***** Data shown

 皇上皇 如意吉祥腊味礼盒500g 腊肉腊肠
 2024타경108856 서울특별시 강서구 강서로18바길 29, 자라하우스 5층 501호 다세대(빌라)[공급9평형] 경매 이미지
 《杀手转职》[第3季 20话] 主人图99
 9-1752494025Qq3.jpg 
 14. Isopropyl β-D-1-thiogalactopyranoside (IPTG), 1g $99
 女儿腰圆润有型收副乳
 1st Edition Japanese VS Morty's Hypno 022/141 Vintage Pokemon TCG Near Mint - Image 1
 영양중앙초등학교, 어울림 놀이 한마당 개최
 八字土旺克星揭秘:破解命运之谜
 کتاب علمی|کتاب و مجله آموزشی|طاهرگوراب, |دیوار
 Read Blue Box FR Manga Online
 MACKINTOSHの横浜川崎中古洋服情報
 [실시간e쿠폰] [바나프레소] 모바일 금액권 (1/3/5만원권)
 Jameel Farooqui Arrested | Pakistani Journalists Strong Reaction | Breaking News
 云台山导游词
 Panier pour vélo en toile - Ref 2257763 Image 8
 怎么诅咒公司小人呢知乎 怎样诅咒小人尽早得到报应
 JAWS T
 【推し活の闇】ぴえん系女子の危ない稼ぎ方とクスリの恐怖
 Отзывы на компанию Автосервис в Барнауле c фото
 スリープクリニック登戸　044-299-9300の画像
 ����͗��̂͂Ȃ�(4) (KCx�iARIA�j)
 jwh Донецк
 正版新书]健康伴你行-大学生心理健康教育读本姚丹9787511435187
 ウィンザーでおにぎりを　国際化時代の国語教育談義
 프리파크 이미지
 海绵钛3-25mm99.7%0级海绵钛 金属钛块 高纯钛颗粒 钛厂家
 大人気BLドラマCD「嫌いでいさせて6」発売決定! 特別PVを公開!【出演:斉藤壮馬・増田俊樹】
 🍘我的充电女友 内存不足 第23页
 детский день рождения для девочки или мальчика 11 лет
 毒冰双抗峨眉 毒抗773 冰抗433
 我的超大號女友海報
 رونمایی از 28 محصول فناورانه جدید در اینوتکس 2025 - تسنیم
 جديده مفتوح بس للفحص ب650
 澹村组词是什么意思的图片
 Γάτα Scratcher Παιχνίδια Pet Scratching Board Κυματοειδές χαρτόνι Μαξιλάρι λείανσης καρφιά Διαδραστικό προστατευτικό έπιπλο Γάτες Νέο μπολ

**********

• Task to complete:
Reproduce every entry above exactly as it was written.

• Exercise result:
 皇上皇 如意吉祥腊味礼盒500g 腊肉腊肠
 2024타경108856 서울특별시 강서구 강서로18바길 29, 자라하우스 5층 501호 다세대(빌라)[공급9평형] 경매 이미지
 《杀手转职》[第3季 20话] 主人图99
 9-1752494025Qq3.jpg 
 14. Isopropyl β-D-1-thiogalactopyranoside (IPTG), 1g $99
 女儿腰圆润有型收副乳
 1st Edition Japanese VS Morty's Hypno 022/141 Vintage Pokemon TCG Near Mint - Image 1
 영양중앙초등학교, 어울림 놀이 한마당 개최
 八字土旺克星揭秘:破解命运之谜
 کتاب علمی|کتاب و مجله آموزشی|طاهرگوراب, |دیوار
 Read Blue Box FR Manga Online
 MACKINTOSHの横浜川崎中古洋服情報
 [실시간e쿠폰] [바나프레소] 모바일 금액권 (1/3/5만원권)
 Jameel Farooqui Arrested | Pakistani Journalists Strong Reaction | Breaking News
 云台山导游词
 Panier pour vélo en toile - Ref 2257763 Image 8
 怎么诅咒公司小人呢知乎 怎样诅咒小人尽早得到报应
 JAWS T
 【推し活の闇】ぴえん系女子の危ない稼ぎ方とクスリの恐怖
 Отзывы на компанию Автосервис в Барнауле c фото
 スリープクリニック登戸　044-299-9300の画像
 ����͗��̂͂Ȃ�(4) (KCx�iARIA�j)
 jwh Донецк
 正版新书]健康伴你行-大学生心理健康教育读本姚丹9787511435187
 ウィンザーでおにぎりを　国際化時代の国語教育談義
 프리파크 이미지
 海绵钛3-25mm99.7%0级海绵钛 金属钛块 高纯钛颗粒 钛厂家
 大人気BLドラマCD「嫌いでいさせて6」発売決定! 特別PVを公開!【出演:斉藤壮馬・増田俊樹】
 🍘我的充电女友 内存不足 第23页
 детский день рождения для девочки или мальчика 11 лет
 毒冰双抗峨眉 毒抗773 冰抗433
 我的超大號女友海報
 رونمایی از 28 محصول فناورانه جدید در اینوتکس 2025 - تسنیم
 جديده مفتوح بس للفحص ب650
 澹村组词是什么意思的图片
 Γάτα Scratcher Παιχνίδια Pet Scratching Board Κυματοειδές χαρτόνι Μαξιλάρι λείανσης καρφιά Διαδραστικό προστατευτικό έπιπλο Γάτες Νέο μπολ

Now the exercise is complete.